TAOISEACH Brian Cowen has appealed to his grumbling backbenchers for loyalty while conceding he got things wrong as leader of Fianna Fáil.
Faced with angry protests from farmers and the prospect of his Government falling apart as it tries to push through its most difficult budget, he said with the support of his parliamentary party he was “up for the challenge”.
In the keynote speech at the party’s annual think-in, Mr Cowen said he had to perform better but asked his colleagues to give him time to justify his election as leader. He told the gathering, on the banks of Lough Ree, they had just come through the worst of the crisis.
“In May of last year, you elected me Uachtarán Fhianna Fáil. And you supported my nomination as Taoiseach. Since then, we have weathered the toughest storm to hit our country since Independence.
“This party has been tested and I have been tested – tested hard.
“I want to be honest with you. I know I have not got everything right. No leader ever does. I know I need to do better and I am determined to justify to the last ounce the great confidence this party has reposed in me,” he said.
But Mr Cowen said his party and the wider public needed to “get real” on the decisions it will have to take in the months ahead.
And if they do, he said the country’s fortunes could be turned around during the lifetime of the Government.
After the bulk of yesterday’s party debates were over, Finance Minister Brian Lenihan said there had been discussion among the TDs and senators about the cuts he would have to announce in the budget.

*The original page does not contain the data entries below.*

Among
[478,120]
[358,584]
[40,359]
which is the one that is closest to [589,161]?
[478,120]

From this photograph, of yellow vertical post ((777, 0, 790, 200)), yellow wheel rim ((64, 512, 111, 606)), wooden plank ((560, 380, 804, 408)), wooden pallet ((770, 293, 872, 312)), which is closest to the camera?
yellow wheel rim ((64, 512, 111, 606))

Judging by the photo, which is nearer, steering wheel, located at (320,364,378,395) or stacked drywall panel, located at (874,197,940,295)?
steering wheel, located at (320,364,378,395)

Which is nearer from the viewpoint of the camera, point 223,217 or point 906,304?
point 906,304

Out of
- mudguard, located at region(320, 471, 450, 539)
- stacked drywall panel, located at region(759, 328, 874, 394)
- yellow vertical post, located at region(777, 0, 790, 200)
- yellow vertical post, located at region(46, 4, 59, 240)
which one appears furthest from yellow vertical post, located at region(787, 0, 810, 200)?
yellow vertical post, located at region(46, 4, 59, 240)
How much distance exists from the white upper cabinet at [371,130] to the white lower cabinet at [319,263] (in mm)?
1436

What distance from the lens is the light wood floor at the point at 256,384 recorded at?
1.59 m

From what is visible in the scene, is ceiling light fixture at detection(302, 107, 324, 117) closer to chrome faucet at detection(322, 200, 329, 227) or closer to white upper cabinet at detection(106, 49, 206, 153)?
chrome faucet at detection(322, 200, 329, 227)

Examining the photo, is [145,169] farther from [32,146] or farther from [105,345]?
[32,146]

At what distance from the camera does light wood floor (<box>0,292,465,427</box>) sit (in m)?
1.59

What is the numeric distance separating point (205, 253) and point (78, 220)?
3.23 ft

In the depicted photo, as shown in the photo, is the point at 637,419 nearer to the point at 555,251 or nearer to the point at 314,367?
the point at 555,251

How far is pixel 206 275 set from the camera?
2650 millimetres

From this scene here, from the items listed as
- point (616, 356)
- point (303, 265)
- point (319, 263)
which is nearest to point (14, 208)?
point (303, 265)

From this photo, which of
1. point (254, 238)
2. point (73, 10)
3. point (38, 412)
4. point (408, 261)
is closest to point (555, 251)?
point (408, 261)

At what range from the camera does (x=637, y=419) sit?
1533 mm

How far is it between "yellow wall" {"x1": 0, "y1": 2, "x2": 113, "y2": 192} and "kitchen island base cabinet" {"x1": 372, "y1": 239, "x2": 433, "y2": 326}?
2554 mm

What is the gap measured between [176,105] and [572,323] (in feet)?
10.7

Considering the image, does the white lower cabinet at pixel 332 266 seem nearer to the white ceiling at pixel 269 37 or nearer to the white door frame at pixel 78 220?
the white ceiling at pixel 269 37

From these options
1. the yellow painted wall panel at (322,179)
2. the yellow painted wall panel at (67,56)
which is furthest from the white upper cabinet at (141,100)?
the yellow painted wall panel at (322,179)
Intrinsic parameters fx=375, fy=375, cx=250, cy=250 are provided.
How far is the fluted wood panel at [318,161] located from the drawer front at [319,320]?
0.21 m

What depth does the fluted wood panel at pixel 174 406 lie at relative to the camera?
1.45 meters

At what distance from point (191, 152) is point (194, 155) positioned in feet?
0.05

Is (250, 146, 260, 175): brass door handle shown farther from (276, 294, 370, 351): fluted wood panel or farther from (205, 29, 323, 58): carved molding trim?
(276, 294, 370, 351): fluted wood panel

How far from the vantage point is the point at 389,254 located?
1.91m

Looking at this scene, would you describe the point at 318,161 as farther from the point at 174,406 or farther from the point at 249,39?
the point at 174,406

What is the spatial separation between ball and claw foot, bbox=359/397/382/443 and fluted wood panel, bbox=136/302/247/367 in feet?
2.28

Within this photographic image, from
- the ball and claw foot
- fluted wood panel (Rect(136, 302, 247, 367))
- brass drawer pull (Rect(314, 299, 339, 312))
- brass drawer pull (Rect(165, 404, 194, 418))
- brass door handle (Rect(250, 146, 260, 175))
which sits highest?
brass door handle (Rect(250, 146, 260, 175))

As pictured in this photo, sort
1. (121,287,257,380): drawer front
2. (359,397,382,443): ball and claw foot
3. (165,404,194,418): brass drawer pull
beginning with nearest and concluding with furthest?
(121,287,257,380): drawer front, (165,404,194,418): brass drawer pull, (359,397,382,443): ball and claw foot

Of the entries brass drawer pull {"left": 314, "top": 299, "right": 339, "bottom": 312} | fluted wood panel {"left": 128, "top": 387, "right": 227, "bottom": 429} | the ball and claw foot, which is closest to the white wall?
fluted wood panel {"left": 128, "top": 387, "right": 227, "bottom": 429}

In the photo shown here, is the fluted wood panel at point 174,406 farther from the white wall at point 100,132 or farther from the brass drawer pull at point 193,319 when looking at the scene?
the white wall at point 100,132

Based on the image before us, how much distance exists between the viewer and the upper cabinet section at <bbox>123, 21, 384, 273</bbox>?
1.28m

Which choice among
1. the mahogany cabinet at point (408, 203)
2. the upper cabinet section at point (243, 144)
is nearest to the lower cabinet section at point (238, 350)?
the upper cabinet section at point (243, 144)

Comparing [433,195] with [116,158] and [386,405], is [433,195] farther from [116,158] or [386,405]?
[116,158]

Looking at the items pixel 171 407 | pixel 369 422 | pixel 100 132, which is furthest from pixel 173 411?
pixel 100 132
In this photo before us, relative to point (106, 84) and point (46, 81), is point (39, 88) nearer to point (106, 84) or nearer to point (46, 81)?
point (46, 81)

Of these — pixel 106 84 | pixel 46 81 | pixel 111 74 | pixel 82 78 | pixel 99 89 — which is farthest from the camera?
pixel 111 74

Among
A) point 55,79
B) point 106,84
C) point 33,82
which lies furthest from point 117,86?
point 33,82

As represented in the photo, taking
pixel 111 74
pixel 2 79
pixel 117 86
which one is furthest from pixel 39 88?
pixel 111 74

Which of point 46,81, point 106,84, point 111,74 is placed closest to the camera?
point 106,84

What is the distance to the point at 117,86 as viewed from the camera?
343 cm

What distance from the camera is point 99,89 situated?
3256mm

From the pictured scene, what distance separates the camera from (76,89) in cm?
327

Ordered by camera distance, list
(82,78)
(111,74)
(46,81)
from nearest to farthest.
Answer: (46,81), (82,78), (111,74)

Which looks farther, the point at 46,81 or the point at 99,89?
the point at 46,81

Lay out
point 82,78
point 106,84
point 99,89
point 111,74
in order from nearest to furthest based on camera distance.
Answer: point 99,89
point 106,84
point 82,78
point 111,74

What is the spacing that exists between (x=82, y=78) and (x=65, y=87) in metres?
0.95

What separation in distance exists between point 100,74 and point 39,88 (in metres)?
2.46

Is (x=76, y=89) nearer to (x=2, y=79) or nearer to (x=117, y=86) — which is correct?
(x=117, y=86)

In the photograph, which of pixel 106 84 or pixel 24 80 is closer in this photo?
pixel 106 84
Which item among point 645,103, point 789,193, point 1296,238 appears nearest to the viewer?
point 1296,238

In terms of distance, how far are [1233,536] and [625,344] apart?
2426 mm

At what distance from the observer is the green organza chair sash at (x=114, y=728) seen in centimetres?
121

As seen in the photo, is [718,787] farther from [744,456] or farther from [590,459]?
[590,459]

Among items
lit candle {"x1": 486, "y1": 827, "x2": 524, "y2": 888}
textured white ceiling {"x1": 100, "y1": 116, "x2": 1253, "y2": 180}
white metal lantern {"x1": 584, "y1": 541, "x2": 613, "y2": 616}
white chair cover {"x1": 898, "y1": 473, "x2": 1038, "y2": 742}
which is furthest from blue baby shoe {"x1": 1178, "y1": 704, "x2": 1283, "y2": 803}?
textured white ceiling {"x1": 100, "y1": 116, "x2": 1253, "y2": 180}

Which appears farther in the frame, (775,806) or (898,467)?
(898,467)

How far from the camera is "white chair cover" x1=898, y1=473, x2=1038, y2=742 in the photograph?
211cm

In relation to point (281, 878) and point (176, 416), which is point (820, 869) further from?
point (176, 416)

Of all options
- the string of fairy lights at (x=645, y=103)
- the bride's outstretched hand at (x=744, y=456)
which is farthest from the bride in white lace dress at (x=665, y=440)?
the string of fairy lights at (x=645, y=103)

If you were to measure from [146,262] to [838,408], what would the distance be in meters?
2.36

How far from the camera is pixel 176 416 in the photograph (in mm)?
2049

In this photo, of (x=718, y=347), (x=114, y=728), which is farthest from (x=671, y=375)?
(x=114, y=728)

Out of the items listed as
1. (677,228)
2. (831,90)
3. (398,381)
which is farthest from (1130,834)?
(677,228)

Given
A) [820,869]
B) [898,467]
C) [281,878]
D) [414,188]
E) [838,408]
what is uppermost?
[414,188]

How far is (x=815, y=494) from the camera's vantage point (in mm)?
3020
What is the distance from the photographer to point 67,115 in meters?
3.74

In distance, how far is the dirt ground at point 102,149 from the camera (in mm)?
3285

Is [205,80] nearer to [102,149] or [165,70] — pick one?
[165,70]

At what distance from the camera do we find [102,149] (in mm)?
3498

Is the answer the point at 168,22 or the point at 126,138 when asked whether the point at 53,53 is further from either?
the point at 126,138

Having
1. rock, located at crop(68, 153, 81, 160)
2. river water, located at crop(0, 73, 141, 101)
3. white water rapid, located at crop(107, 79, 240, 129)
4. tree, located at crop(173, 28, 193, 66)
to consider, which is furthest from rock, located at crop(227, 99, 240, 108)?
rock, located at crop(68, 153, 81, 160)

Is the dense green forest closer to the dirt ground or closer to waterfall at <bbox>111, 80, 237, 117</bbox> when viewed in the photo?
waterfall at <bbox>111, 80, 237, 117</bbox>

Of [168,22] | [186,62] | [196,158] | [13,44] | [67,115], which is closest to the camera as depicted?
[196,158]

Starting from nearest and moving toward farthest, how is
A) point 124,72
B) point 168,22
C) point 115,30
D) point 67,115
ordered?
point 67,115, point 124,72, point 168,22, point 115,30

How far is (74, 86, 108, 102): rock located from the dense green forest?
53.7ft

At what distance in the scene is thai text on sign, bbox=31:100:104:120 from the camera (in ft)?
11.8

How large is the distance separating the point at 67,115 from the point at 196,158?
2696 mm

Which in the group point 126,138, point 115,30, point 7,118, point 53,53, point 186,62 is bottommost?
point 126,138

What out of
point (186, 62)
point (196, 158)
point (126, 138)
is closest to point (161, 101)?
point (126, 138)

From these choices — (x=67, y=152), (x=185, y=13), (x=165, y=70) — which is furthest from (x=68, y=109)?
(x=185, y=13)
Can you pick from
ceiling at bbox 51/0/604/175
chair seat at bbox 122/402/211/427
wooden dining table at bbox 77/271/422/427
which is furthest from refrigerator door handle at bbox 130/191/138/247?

However, he said the thrust of contributions were focused on ensuring public agencies delivered better value for money for the budgets they are allocated.
And he denied the Green Party had got more concessions on key legislative measures than his own party. Backbenchers had also been listened to, he said, but had not been as inclined to announce the changes as the junior coalition partner was last week.
Today he will brief the backbenchers on the NAMA legislation which he will bring to the Dáil tomorrow.
Yesterday’s events at the Hodson Bay Hotel began with a heated protest by more than 200 farmers who burst through security barriers as Mr Lenihan arrived in his ministerial car.
Some farmers were wrestled to the ground but backed off when batons were raised.
The Irish Farmers’ Association’s rural development chairmen Tom Turley said the protesters had not travelled to Roscommon to become violent.
“We got knocked down but we got up again and we me made our point here this morning,” Mr Turley told a rally outside the hotel.
Dozens of uniformed and pubic order gardaí had been deployed. And the hotel was cordoned off with two check-points between it and the the main road.
Superintendent Aidan Glacken said the security presence would remain in place for the three days the parliamentary party was gathered at Hodson Bay.
He said the incident with the farmers was “slightly unsavory” but sufficient resources had been allocated to protect people’s right to protest while keeping the Fianna Fáil politicians safe.
The Hodson Bay Hotel was locked-down following the protests. A small but structured demonstration by Athlone IT students against third-level fees was kept in the coach park in the afternoon.
They brought 600 signed emigration forms to indicate their willingness to leave the country rather than pay for a third-level education.
Two representatives were invited in to meet Education Minister Batt O’Keeffe and were told he had brought five fees’ proposals to cabinet but had yet to make a decision on the preferred option.